Make a list of all those items that still have life left in them, like furniture, electronics and kitchenware. Call your favorite charitable organization and schedule a pick-up. Just knowing that your old stuff will be of value to someone in need will give you peace of mind.

Don't Overwhelm Yourself

Decluttering your home—and your life—does not have to be accomplished in one day. In fact, it's the sheer volume of the job that causes so many people to procrastinate. Schedule time, whether it's 15 minutes a day or four hours each weekend, to work on the project. Cleaning out one drawer at a time may feel a like a drop in the bucket, but it moves you toward your goal and can reward you with a great sense of accomplishment.

The "One In, Two Out" Rule

Zen Habits recommends implementing a rule: Any time you bring an item into your home or workspace, you must throw or give away two other items. If it helps, start slow by throwing out things you know you don't need, like old receipts. Work your way up to larger items.

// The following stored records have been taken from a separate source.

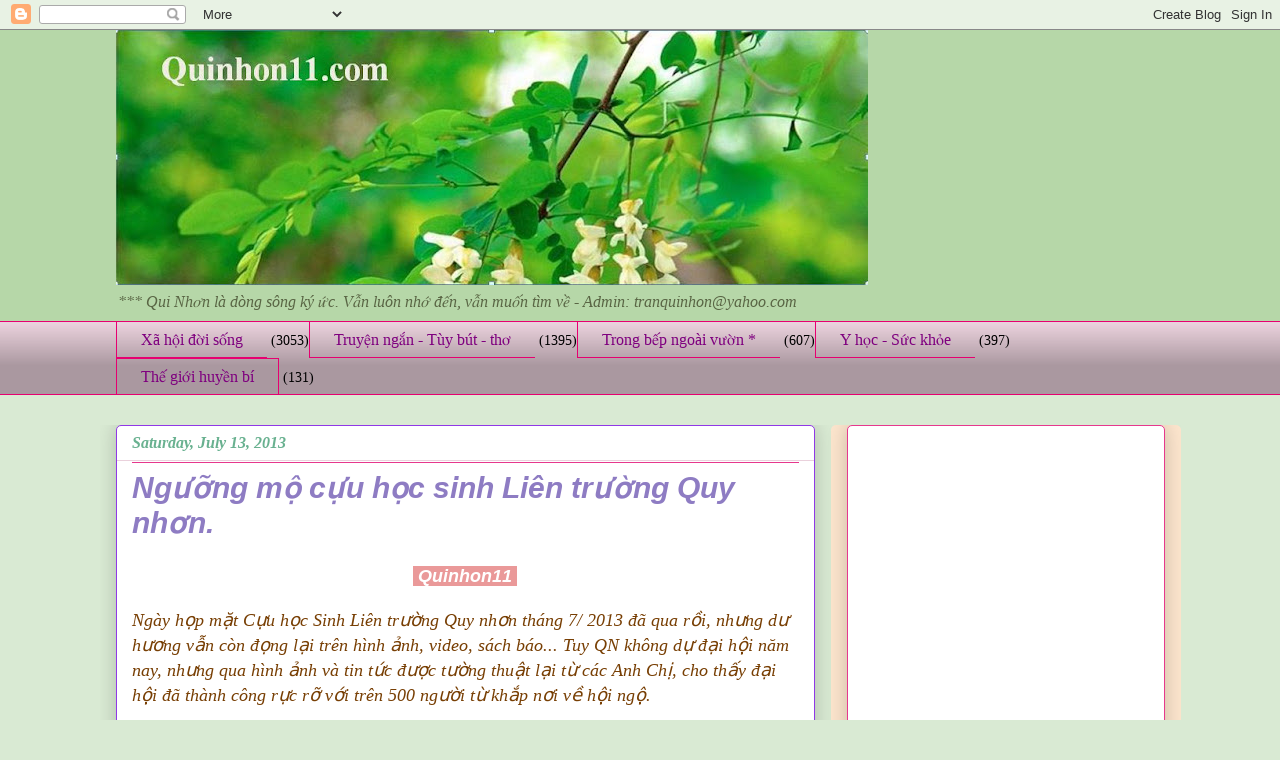

--- FILE ---
content_type: text/html; charset=UTF-8
request_url: https://www.quinhon11.com/b/stats?style=BLACK_TRANSPARENT&timeRange=ALL_TIME&token=APq4FmAxhDGay3YpMMOZlOMS6j8Dpfk2H-wZZsV0k1yDPzcjj5qwWJO-sZMmh3LsR6hqwLKUDqiot0sjxOEOO1FvJafUIsM8LQ
body_size: 42
content:
{"total":9934071,"sparklineOptions":{"backgroundColor":{"fillOpacity":0.1,"fill":"#000000"},"series":[{"areaOpacity":0.3,"color":"#202020"}]},"sparklineData":[[0,22],[1,27],[2,14],[3,57],[4,84],[5,87],[6,82],[7,89],[8,82],[9,80],[10,100],[11,84],[12,78],[13,77],[14,74],[15,93],[16,98],[17,90],[18,84],[19,82],[20,82],[21,75],[22,75],[23,76],[24,77],[25,91],[26,89],[27,84],[28,88],[29,30]],"nextTickMs":13284}

--- FILE ---
content_type: text/html; charset=utf-8
request_url: https://www.google.com/recaptcha/api2/aframe
body_size: 267
content:
<!DOCTYPE HTML><html><head><meta http-equiv="content-type" content="text/html; charset=UTF-8"></head><body><script nonce="f4SmBC9eGL0q6Dx3i2hA8A">/** Anti-fraud and anti-abuse applications only. See google.com/recaptcha */ try{var clients={'sodar':'https://pagead2.googlesyndication.com/pagead/sodar?'};window.addEventListener("message",function(a){try{if(a.source===window.parent){var b=JSON.parse(a.data);var c=clients[b['id']];if(c){var d=document.createElement('img');d.src=c+b['params']+'&rc='+(localStorage.getItem("rc::a")?sessionStorage.getItem("rc::b"):"");window.document.body.appendChild(d);sessionStorage.setItem("rc::e",parseInt(sessionStorage.getItem("rc::e")||0)+1);localStorage.setItem("rc::h",'1762691665085');}}}catch(b){}});window.parent.postMessage("_grecaptcha_ready", "*");}catch(b){}</script></body></html>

When the Clutter Is a Person

It is natural to want to hold on to what you know—including people who are familiar to you. There will be times in your life, though, when an unhealthy relationship becomes clutter in your life; a mess you have to work around. Psych Central suggests that you learn to make yourself a priority, even if it is a new concept to you. Find ways to be kind to yourself. If one of the ways to be kind is to cut someone out of your life, find the courage to do it. If you need help from someone you trust to make the break, ask them to back you up.